好了,我們的距離越來越近,但似乎是下一個單詞再次打破了CFG規則:

>> import nltk 
>>> grammar = nltk.parse_cfg(""" 
... S -> NP VP 
... PP -> P NP 
... NP -> Det N | Det N PP | N 
... VP -> V NP | V PP 
... N -> 'Kim' | 'Dana' | 'everyone' 
... V -> 'arrived' | 'left' |'cheered' 
... P -> 'or' | 'and' 
... """) 
>>> sent = "Kim arrived or Dana left".split() 
>>> parser = nltk.ChartParser(grammar) 
>>> print parser.nbest_parse(sent) 
[] 
>>> sent = "Kim arrived or Dana left and".split() 
>>> parser = nltk.ChartParser(grammar) 
>>> print parser.nbest_parse(sent) 
[] 
>>> 
>>> sent = "Kim arrived or Dana left and everyone".split() 
>>> parser = nltk.ChartParser(grammar) 
>>> print parser.nbest_parse(sent) 
[] 
>>> 
>>> sent = "Kim arrived or Dana left and everyone cheered".split() 
>>> parser = nltk.ChartParser(grammar) 
>>> print parser.nbest_parse(sent) 
[] 

所以我希望上面的例子說明你是試圖改變規則,結合語言從左到右的現象很難。

而是從左至右做的,實現

[[[[[[[[Kim] arrived] or] Dana] left] and] everyone] cheered] 

你爲什麼不嘗試讓更多的語言聲音規則來實現:

  1. [[[Kim arrived] or [Dana left]] and [everyone cheered]]
  2. [[Kim arrived] or [[Dana left] and [everyone cheered]]]

試試這個:

import nltk 
grammar = nltk.parse_cfg(""" 
S -> CP | VP 
CP -> VP C VP | CP C VP | VP C CP 
VP -> NP V 
NP -> 'Kim' | 'Dana' | 'everyone' 
V -> 'arrived' | 'left' |'cheered' 
C -> 'or' | 'and' 
""") 

print "======= Kim arrived =========" 
sent = "Kim arrived".split() 
parser = nltk.ChartParser(grammar) 
for t in parser.nbest_parse(sent): 
    print t 

print "\n======= Kim arrived or Dana left =========" 
sent = "Kim arrived or Dana left".split() 
parser = nltk.ChartParser(grammar) 
for t in parser.nbest_parse(sent): 
    print t 

print "\n=== Kim arrived or Dana left and everyone cheered ====" 
sent = "Kim arrived or Dana left and everyone cheered".split() 
parser = nltk.ChartParser(grammar) 
for t in parser.nbest_parse(sent): 
    print t 

[out]

======= Kim arrived ========= 
(S (VP (NP Kim) (V arrived))) 

======= Kim arrived or Dana left ========= 
(S (CP (VP (NP Kim) (V arrived)) (C or) (VP (NP Dana) (V left)))) 
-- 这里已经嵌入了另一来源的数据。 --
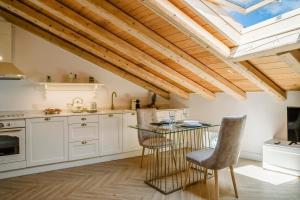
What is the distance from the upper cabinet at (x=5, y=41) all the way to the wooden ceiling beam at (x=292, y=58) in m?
3.91

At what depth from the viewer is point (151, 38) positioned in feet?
10.6

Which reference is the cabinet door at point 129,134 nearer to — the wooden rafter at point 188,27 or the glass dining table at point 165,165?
the glass dining table at point 165,165

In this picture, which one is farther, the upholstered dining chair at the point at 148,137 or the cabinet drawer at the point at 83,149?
the cabinet drawer at the point at 83,149

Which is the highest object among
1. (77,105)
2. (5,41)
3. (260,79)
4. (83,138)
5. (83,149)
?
(5,41)

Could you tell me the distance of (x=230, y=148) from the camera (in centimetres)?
258

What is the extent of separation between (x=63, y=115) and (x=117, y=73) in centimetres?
155

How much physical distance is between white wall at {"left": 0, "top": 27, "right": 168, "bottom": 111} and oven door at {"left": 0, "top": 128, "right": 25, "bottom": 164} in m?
0.76

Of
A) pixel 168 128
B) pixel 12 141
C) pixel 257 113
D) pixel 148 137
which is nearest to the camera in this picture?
pixel 168 128

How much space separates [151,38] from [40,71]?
2239 mm

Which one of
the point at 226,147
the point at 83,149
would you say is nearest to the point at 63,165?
the point at 83,149

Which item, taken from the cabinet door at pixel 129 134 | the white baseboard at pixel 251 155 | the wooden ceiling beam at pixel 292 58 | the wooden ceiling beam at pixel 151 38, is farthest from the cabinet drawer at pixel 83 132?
the wooden ceiling beam at pixel 292 58

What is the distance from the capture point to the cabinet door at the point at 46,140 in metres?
3.57

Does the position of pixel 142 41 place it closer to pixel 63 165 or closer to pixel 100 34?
pixel 100 34

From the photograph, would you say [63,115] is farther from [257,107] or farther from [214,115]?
[257,107]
=== Kim arrived or Dana left and everyone cheered ==== 
(S 
    (CP 
    (CP (VP (NP Kim) (V arrived)) (C or) (VP (NP Dana) (V left))) 
    (C and) 
    (VP (NP everyone) (V cheered)))) 
(S 
    (CP 
    (VP (NP Kim) (V arrived)) 
    (C or) 
    (CP 
     (VP (NP Dana) (V left)) 
     (C and) 
     (VP (NP everyone) (V cheered)))))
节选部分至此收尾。